Likewise, The Interstitial Arts Foundation even gave high marks for this book.
Interstitial? What's that, you say?
As academician and memoirist Heinz Insu Fenkl says here:
The word 'interstice' comes from the Latin roots inter (between) and sistere (to stand). Literally, it means to 'stand between' or 'stand in the middle.' It generally refers to a space between things: a chink in a fence, a gap in the clouds, a DMZ between nations at war, the potentially infinite space between two musical notes, a form of writing that defies genre classification.
In this case, Whitehead's hard-to-peg novel is interstitial for its use of speculative fiction mixed with noir particulars to address social and racial issues.
To wit: In an unnamed mid-century high-rise city that may or may not be New York City, Lila Mae Watson is a top elevator inspector for the Department of Elevator Inspectors, the first token black female inspector to be admitted. Likewise, Lila Mae is an intuitionist, which riles off the good ol' boys in her department who are mainly empiricists. (The Intuitionist school of thought uses "senses" through meditation to determine the condition of the elevators. On the other hand, the Empiricist school of thought focuses its attention on literal mechanical failures.) Unfortunately, it's election time at the department and Watson has been accused of incompetence when one of the elevators she just inspected came crashing down. As Whitehead writes in the aftermath of the elevator's destruction:
...there's nothing left but the sound of the crash, rising in the shaft, a fall in opposite: a soul.
To prove herself innocent of the crash, Watson goes underground to avoid both intuitionists' patronizing concern and empiricists' murderous attentions, as well as mob gangsters, government agents and the department's own internal affairs investigators. In the course of her quest, she discovers life-altering secrets about the Intuitionist's Founder, James Fulton, a visionary known to have been working on a "black box'' that would revolutionize elevator construction and alter the nature of urban life forever.
Recently, literary wunderkind Michael Chabon said: "Genre isn't just a box to be stuck in; it's also a window to look through." This is quite true in Whitehead's first novel. In The Intuitionist, Whitehead creates an idea of a parallel-universe-- a New York City with 19th-century politics and mores but with 21st century technological advances-- in order to probe at racial differences.

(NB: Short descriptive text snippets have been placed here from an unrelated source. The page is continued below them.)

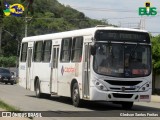 Capital Transportes 8006 na cidade de Aracaju, Sergipe, Brasil, por Gledson Santos Freitas. ID da foto: :id.
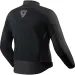 REV'IT! BUNDA TORQUE 3 H2O BLACK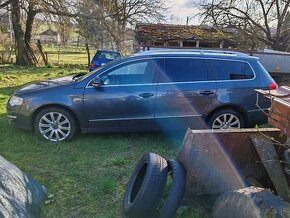 VW PASSAT B6 2.0TDI 103KW HIGHLINE  4 MOTION  ND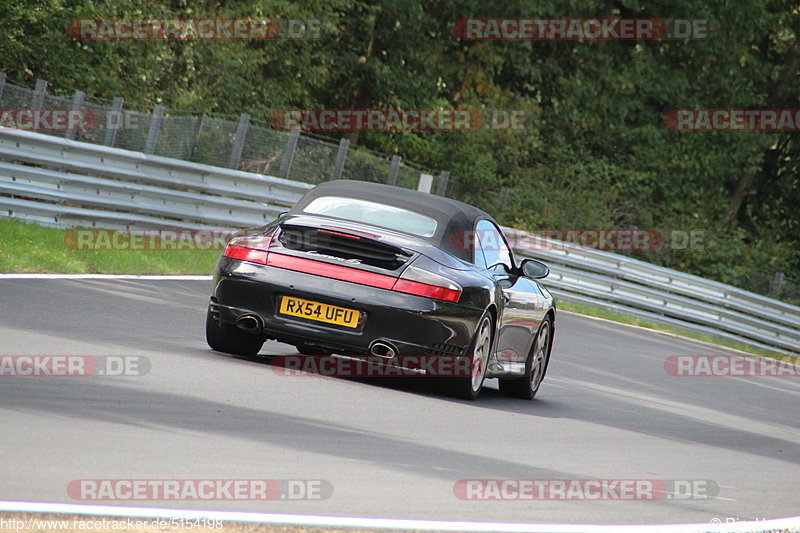 Bild #5154198 - Touristenfahrten Nürburgring Nordschleife 26.08.2018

Whitehead does this perfectly through his creative look at elevators: the constant search for verticality and upward mobility in society despite its supposed architectural goal. This is symbolized through the different schools of thought, the high-rise buildings, and the actual fixation on elevators. As Whitehead pointed out succinctly:
"They looked at the skin of things." Lila Mae offers...

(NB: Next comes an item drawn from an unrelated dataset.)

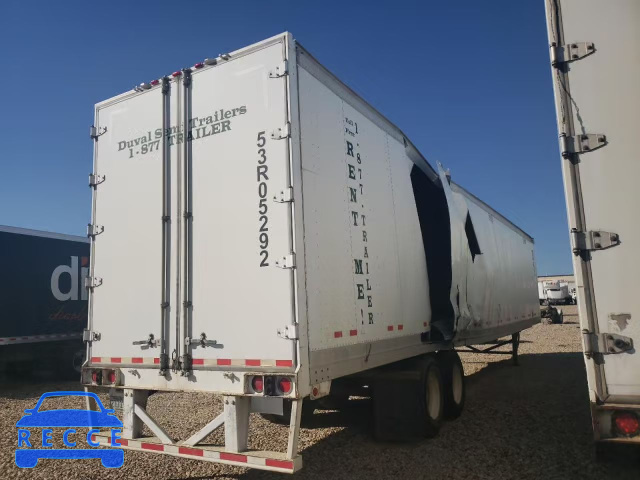 2005 GREAT DANE TRAILER TRAILER 1GRAA06245J608377 image 3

White people's reality is built on what things appear to be-- that's the business of Empiricism. They judge them on how they appear when held up to the light, the wear on the carriage buckle, the stress fractures in the motor casing. His skin.
Personally, this is what attracted me to the idea of speculative fiction in the first place: to address issues through imagination, to attack indirectly through speculation, to question tradition through subversion.
And that's why I read this stuff in the first place.